High-level Design

We will follow the advice we’ve given in this course and will try to scope out a high-level design proposal before going into more details.

Looks like we will have several types of front-end for submitting text articles. There is a website and a mobile app, possibly with different versions for the different mobile operating systems. All these front-ends will have to be served by some piece of code, which runs the text summarization library.

In such cases it makes most sense to have one service sitting in the back-end serving requests from all possible front-end clients instead of having multiple services, one for each type of client. This back-end service will contain the code, which parses text articles and produces summaries for them by using the existing library.

Who talks to whom?

Now comes the question of how will the front-end clients talk to this back-end service. One possibility is to just have a RESTful API exposed by the summarization service, which all the front-end clients send HTTP requests to. This is a rather simple solution but it can have a few problems. We will look at these problems and discuss a better approach when we start discussing the scalability issues of our architecture.

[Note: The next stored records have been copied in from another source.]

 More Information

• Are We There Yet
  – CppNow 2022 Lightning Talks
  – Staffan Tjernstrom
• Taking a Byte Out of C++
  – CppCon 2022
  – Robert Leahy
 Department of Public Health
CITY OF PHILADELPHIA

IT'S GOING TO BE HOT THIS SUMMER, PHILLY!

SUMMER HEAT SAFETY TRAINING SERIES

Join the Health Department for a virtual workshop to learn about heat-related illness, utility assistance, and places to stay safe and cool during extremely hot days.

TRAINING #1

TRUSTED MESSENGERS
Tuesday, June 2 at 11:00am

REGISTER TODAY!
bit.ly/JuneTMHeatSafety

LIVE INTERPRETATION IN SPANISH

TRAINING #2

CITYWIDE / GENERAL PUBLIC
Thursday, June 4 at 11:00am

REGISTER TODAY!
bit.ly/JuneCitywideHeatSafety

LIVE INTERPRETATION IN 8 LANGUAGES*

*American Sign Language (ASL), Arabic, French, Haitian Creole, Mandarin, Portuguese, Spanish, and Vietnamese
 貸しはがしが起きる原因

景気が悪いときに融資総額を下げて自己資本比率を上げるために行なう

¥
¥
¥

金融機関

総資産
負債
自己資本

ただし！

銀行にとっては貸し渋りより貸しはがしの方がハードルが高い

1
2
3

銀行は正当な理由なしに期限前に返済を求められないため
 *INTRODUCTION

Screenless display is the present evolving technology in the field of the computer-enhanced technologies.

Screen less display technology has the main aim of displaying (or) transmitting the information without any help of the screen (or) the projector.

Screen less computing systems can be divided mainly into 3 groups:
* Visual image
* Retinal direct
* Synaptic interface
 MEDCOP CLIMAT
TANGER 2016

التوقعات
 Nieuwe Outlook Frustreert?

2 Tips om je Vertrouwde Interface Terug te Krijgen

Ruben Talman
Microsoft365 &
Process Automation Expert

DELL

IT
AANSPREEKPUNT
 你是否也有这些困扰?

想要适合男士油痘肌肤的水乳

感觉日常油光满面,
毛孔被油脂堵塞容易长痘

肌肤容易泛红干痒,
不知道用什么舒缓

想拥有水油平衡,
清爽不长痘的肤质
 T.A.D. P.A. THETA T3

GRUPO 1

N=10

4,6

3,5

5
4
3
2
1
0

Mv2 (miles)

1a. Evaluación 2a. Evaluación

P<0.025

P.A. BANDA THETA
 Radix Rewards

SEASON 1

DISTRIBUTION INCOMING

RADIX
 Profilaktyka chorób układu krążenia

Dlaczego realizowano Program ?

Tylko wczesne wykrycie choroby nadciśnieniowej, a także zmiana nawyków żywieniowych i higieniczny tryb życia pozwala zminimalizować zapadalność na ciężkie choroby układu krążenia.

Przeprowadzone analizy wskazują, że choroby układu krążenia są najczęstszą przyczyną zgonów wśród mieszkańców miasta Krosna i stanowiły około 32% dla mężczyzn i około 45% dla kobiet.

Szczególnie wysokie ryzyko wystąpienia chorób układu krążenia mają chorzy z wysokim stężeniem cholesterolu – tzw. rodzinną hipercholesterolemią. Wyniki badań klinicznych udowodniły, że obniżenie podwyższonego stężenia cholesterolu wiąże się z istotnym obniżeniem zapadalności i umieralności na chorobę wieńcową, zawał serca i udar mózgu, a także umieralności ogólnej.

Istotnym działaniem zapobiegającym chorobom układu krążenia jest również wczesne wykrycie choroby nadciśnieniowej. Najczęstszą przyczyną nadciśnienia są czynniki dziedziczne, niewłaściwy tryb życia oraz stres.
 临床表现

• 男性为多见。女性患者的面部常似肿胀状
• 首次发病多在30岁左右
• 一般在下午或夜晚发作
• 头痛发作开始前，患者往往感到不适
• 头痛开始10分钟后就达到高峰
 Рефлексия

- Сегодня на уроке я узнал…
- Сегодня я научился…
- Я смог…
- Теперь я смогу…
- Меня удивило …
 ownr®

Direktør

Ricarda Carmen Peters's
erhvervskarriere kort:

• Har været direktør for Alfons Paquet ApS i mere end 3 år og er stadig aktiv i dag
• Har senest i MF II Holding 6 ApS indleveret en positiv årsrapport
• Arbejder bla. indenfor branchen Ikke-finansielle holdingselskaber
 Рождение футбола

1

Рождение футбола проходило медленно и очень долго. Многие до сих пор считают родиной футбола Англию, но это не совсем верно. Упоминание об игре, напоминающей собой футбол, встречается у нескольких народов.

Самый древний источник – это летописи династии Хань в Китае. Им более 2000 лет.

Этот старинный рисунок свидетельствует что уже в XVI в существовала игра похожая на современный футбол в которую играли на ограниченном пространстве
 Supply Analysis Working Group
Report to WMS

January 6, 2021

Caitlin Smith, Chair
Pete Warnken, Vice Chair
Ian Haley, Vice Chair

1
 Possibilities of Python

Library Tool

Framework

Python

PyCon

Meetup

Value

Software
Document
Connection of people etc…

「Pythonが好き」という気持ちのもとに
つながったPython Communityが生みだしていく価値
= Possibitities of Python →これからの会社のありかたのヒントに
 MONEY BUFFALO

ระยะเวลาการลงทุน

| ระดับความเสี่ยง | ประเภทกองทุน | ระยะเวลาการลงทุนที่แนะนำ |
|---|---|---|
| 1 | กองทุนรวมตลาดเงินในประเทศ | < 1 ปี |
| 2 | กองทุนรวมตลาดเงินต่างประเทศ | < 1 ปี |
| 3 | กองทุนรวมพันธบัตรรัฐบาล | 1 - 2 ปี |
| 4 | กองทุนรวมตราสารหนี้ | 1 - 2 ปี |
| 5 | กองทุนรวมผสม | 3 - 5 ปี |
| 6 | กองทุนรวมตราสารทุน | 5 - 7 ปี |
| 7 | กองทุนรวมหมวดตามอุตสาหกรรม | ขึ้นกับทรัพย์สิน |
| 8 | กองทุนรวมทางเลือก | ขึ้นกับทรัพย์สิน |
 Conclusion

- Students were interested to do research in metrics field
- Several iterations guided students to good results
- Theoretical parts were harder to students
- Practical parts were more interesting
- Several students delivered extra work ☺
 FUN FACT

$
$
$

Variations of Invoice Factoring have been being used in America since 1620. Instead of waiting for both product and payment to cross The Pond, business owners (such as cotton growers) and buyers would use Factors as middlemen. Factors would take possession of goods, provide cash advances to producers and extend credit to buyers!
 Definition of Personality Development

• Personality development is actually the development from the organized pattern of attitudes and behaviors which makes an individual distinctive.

Naturally, the responses will also have to get back to the front-end clients somehow. The way this is going to happen will also be discussed in more details when we get to the low-level design. For our high-level design it’s enough to outline the main actors and the communication channels between them.

Where do we store things?

Another thing to consider is the storage of the data. Our interviewer said that we have to store the incoming text articles and the generated summaries. In order to decide what storage solution is good we should probably know the expected size of the text articles and the summaries. Hm, seems like we didn’t ask this question initially. It’s ok to come up with additional questions in the process of building our design. So, let’s ask that.

The interviewer replies:

"We will limit the size of the text articles to be no more than 100 KB, this is our target at the moment. The summaries are meant to be quite smaller than that - no more than 1KB in size."

Considering that we expect 1 million requests per month, the maximum total size of all text articles received should be 1 mln * 100 KB or 100 GB per month. For one year we could accumulate up to 1.2 TB of data. The number of records won’t be very high though - 12 million at most per year. It seems reasonable to store the incoming text articles and the summaries in a relational database. Of course it is also fine to consider a NoSql solution or even a storage solution like S3 at least for the text articles. The choice partially depends on the goals of the company. Let’s ask the interviewer - how will this data be used? The answer:

"We will use the stored data to analyze the accuracy of our algorithms and also for some statistical goals. We will also want to show to our customers a history of their requests and the summaries that they received."

With this in mind it’s probably a good idea to use either a RDBMS or a NoSql solution. Either should work out well for us considering that they will be used to just store the data and fetch it by user.

Let’s try to draw a diagram of the design outlined so far:

It shows the main components of the design and the sequence of actions that are needed to handle one request. There are many important details mainly related to scalability that are not described in this diagram and we will discuss them next. However, this is a good start no matter how simple it looks.